Plenary Session: Perspectives of the TCSP Program from Partner Organizations


One set of questions from participants focused on the role of state DOTs in funding "alternative" projects. A participant from local government noted that their state DOT primarily funds roads and that it is difficult to obtain funding for transit, bicycle, and pedestrian projects. Another noted the "mythical flexibility of highway funds" and that in many states it is a difficult political fight to free up highway resources for other projects. Mr. Millar responded that no one starts with money - only good ideas - and that people need to develop ideas that capture peoples' imaginations and then look at how to assemble resources. He also noted that $1.5 billion in highway funds have been transferred to other projects this year, mostly in a small number of states, although to date 45 states have made some use of the flexibility provision. Also, DOTs can change, as evidenced by the fact that Caltrans is now responsible for one of the largest transfers of funds and represents a high transit use state. "Today's exception can become tomorrow's norm."

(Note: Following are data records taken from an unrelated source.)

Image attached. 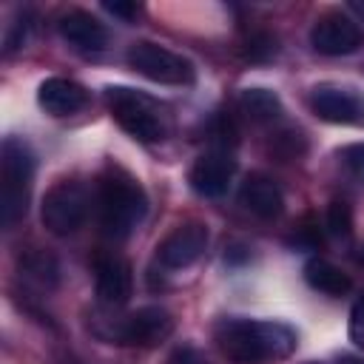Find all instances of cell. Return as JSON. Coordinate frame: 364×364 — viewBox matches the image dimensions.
Returning a JSON list of instances; mask_svg holds the SVG:
<instances>
[{
  "label": "cell",
  "mask_w": 364,
  "mask_h": 364,
  "mask_svg": "<svg viewBox=\"0 0 364 364\" xmlns=\"http://www.w3.org/2000/svg\"><path fill=\"white\" fill-rule=\"evenodd\" d=\"M37 102L51 117H71L88 105V91L68 77H48L37 88Z\"/></svg>",
  "instance_id": "5bb4252c"
},
{
  "label": "cell",
  "mask_w": 364,
  "mask_h": 364,
  "mask_svg": "<svg viewBox=\"0 0 364 364\" xmlns=\"http://www.w3.org/2000/svg\"><path fill=\"white\" fill-rule=\"evenodd\" d=\"M128 65L136 74H142L154 82H165V85H191L196 77L191 60H185L182 54H176L165 46L148 43V40H139L128 48Z\"/></svg>",
  "instance_id": "8992f818"
},
{
  "label": "cell",
  "mask_w": 364,
  "mask_h": 364,
  "mask_svg": "<svg viewBox=\"0 0 364 364\" xmlns=\"http://www.w3.org/2000/svg\"><path fill=\"white\" fill-rule=\"evenodd\" d=\"M276 151L284 156V159H293L304 151V142H301V134H293V131H284L276 136Z\"/></svg>",
  "instance_id": "7402d4cb"
},
{
  "label": "cell",
  "mask_w": 364,
  "mask_h": 364,
  "mask_svg": "<svg viewBox=\"0 0 364 364\" xmlns=\"http://www.w3.org/2000/svg\"><path fill=\"white\" fill-rule=\"evenodd\" d=\"M304 282L313 290L327 293V296H347L350 287H353L350 276L341 267H336L333 262H327V259H310L304 264Z\"/></svg>",
  "instance_id": "2e32d148"
},
{
  "label": "cell",
  "mask_w": 364,
  "mask_h": 364,
  "mask_svg": "<svg viewBox=\"0 0 364 364\" xmlns=\"http://www.w3.org/2000/svg\"><path fill=\"white\" fill-rule=\"evenodd\" d=\"M327 230L336 236V239H347L353 233V210L347 202L336 199L327 205Z\"/></svg>",
  "instance_id": "d6986e66"
},
{
  "label": "cell",
  "mask_w": 364,
  "mask_h": 364,
  "mask_svg": "<svg viewBox=\"0 0 364 364\" xmlns=\"http://www.w3.org/2000/svg\"><path fill=\"white\" fill-rule=\"evenodd\" d=\"M102 9H105V11H111L114 17H122V20H134V17L142 11V6H139V3H122V0L102 3Z\"/></svg>",
  "instance_id": "484cf974"
},
{
  "label": "cell",
  "mask_w": 364,
  "mask_h": 364,
  "mask_svg": "<svg viewBox=\"0 0 364 364\" xmlns=\"http://www.w3.org/2000/svg\"><path fill=\"white\" fill-rule=\"evenodd\" d=\"M28 28H31V23H28L26 17L17 20V23H11V28L6 31V51H14V48L26 46V40H28Z\"/></svg>",
  "instance_id": "d4e9b609"
},
{
  "label": "cell",
  "mask_w": 364,
  "mask_h": 364,
  "mask_svg": "<svg viewBox=\"0 0 364 364\" xmlns=\"http://www.w3.org/2000/svg\"><path fill=\"white\" fill-rule=\"evenodd\" d=\"M350 338L358 347H364V296H358L350 310Z\"/></svg>",
  "instance_id": "cb8c5ba5"
},
{
  "label": "cell",
  "mask_w": 364,
  "mask_h": 364,
  "mask_svg": "<svg viewBox=\"0 0 364 364\" xmlns=\"http://www.w3.org/2000/svg\"><path fill=\"white\" fill-rule=\"evenodd\" d=\"M310 108L318 119L336 125H364V97L341 85H316L310 91Z\"/></svg>",
  "instance_id": "ba28073f"
},
{
  "label": "cell",
  "mask_w": 364,
  "mask_h": 364,
  "mask_svg": "<svg viewBox=\"0 0 364 364\" xmlns=\"http://www.w3.org/2000/svg\"><path fill=\"white\" fill-rule=\"evenodd\" d=\"M239 105L253 122H273L282 117V100L270 88H245Z\"/></svg>",
  "instance_id": "ac0fdd59"
},
{
  "label": "cell",
  "mask_w": 364,
  "mask_h": 364,
  "mask_svg": "<svg viewBox=\"0 0 364 364\" xmlns=\"http://www.w3.org/2000/svg\"><path fill=\"white\" fill-rule=\"evenodd\" d=\"M245 54H247L250 60H267V57L276 54V40H273L270 34H264V31L250 34V40H247V46H245Z\"/></svg>",
  "instance_id": "ffe728a7"
},
{
  "label": "cell",
  "mask_w": 364,
  "mask_h": 364,
  "mask_svg": "<svg viewBox=\"0 0 364 364\" xmlns=\"http://www.w3.org/2000/svg\"><path fill=\"white\" fill-rule=\"evenodd\" d=\"M341 159H344V165L350 168V173L364 182V142L347 145V148L341 151Z\"/></svg>",
  "instance_id": "44dd1931"
},
{
  "label": "cell",
  "mask_w": 364,
  "mask_h": 364,
  "mask_svg": "<svg viewBox=\"0 0 364 364\" xmlns=\"http://www.w3.org/2000/svg\"><path fill=\"white\" fill-rule=\"evenodd\" d=\"M173 333V316L165 307H139L128 313L111 333L114 341L131 347H156Z\"/></svg>",
  "instance_id": "52a82bcc"
},
{
  "label": "cell",
  "mask_w": 364,
  "mask_h": 364,
  "mask_svg": "<svg viewBox=\"0 0 364 364\" xmlns=\"http://www.w3.org/2000/svg\"><path fill=\"white\" fill-rule=\"evenodd\" d=\"M108 108L114 114V119L119 122V128L125 134H131L139 142H156L165 136V125L154 108V102L148 97H142L134 88H108L105 91Z\"/></svg>",
  "instance_id": "5b68a950"
},
{
  "label": "cell",
  "mask_w": 364,
  "mask_h": 364,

A second set of questions focused on the role of MPOs in land use. A participant noted that their MPO is "tacitly supportive" of land use strategies, but is reluctant to get involved in land use planning issues since they don't view themselves as a land use agency. Ms. Oakley responded they may need pressure from the bottom up to "get into the land use business." This may mean working with jurisdictions on local comprehensive plans to beef up transportation components, which will force a dialogue with the MPO. Ms. Twaddell noted that in Charlottesville, transportation and development principles must be included in both the long-range transportation plan and local comprehensive plans. Mr. Kienitz noted that the MPO is really two different groups: the MPO staff and the MPO board. The board is somehow accountable to the public. The strength and power of the staff vs. the board varies among MPOs. Be opportunistic and know who you are dealing with.

One participant expressed frustration over the difficulty of balancing federal requirements to develop a 25-year long-range plan -- containing specific projects -- with the need to study the environmental and community impacts of each project before approving it. Ms. Oakley noted that an MPO cannot fund a major investment study in its long-range plan, and needs to have a project, not idea. One solution might be to put a "dotted line" on the map representing a road study (not funded for construction) that would make a good candidate for an MIS.